▸ **Supplied material**:

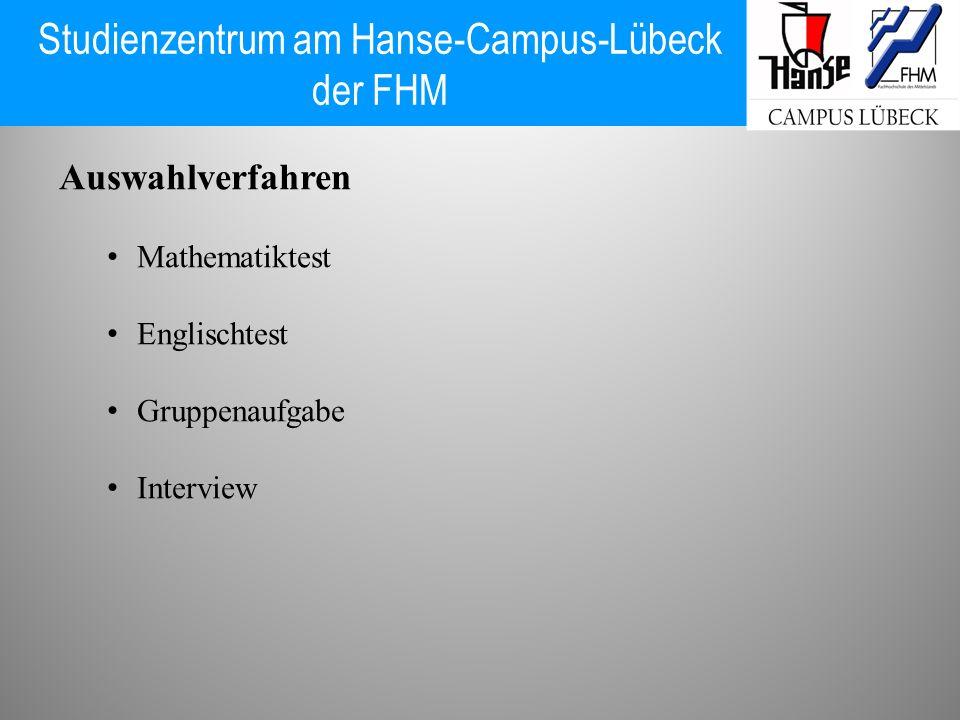 Studienzentrum am Hanse-Campus-Lübeck der FHM Auswahlverfahren Mathematiktest Englischtest Gruppenaufgabe Interview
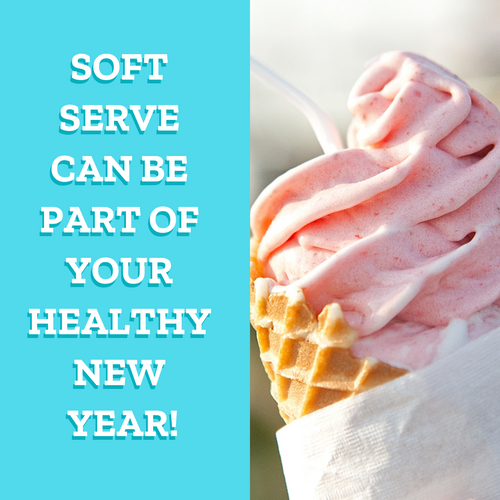 Soft Serve CAN Be Part of Your Healthy New Year!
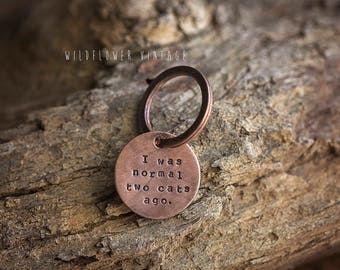 Cat Lover key chain | hand stamped copper I was normal two cats ago funny gift pet lover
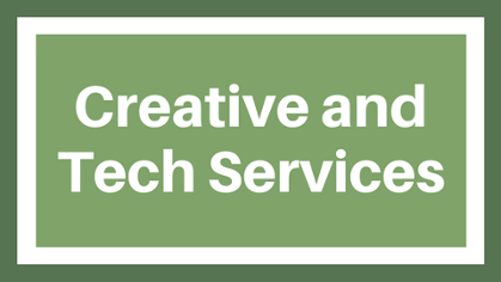 Creative and Tech Services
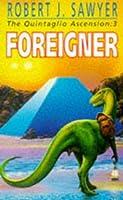Foreigner (Quintaglio Ascension, #3)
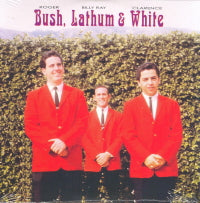 ROGER BUSH, BILLY RAY LATHAM & CLARENCE WHITE 'Bush, Latham & White'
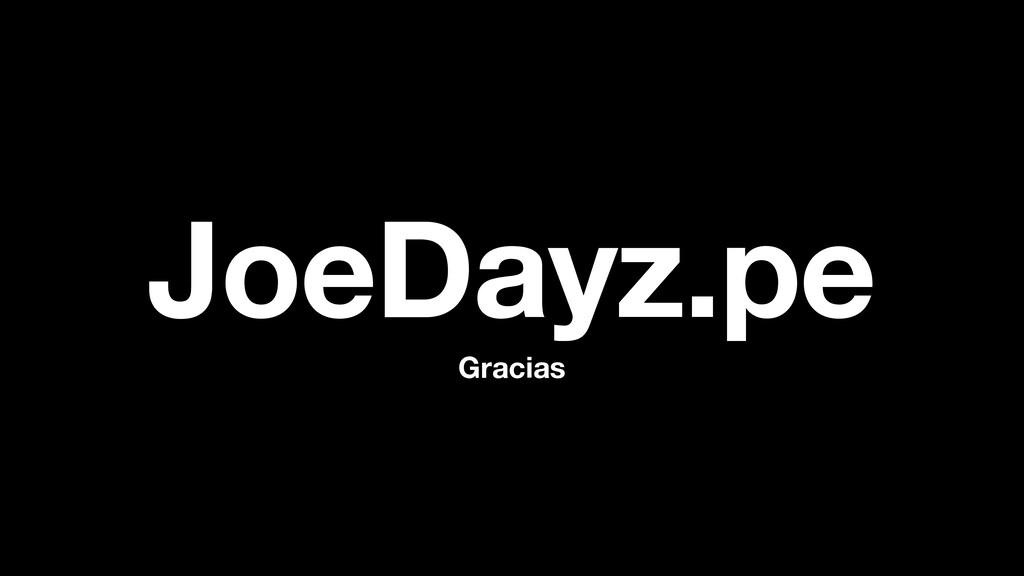Gracias JoeDayz.pe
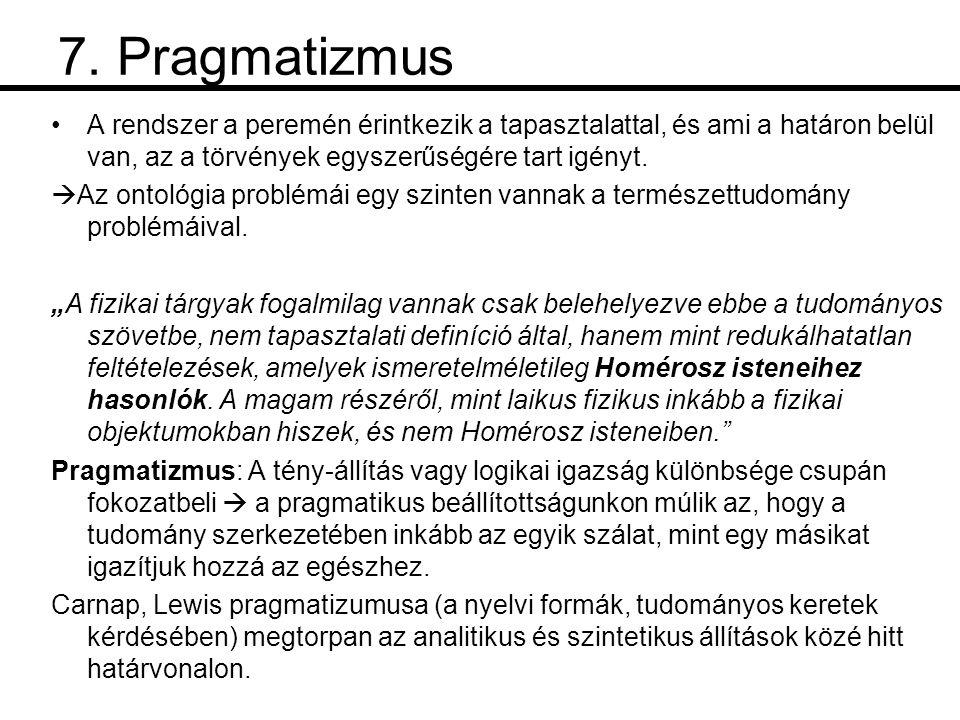 7. Pragmatizmus A rendszer a peremén érintkezik a tapasztalattal, és ami a határon belül van, az a törvények egyszerűségére tart igényt.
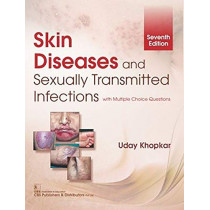 Skin Diseases And Sexually Transmitted Infections by U. Khopkar, 9789388108454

▸ **Problem details**:
Pictures stay out; output the lines from the top of the listing above through the line containing "Gracias JoeDayz.pe", exactly as they stand.

▸ **Your solution**:
 Studienzentrum am Hanse-Campus-Lübeck der FHM Auswahlverfahren Mathematiktest Englischtest Gruppenaufgabe Interview
 Soft Serve CAN Be Part of Your Healthy New Year!
 Cat Lover key chain | hand stamped copper I was normal two cats ago funny gift pet lover
 Creative and Tech Services
Foreigner (Quintaglio Ascension, #3)
 ROGER BUSH, BILLY RAY LATHAM & CLARENCE WHITE 'Bush, Latham & White'
Gracias JoeDayz.pe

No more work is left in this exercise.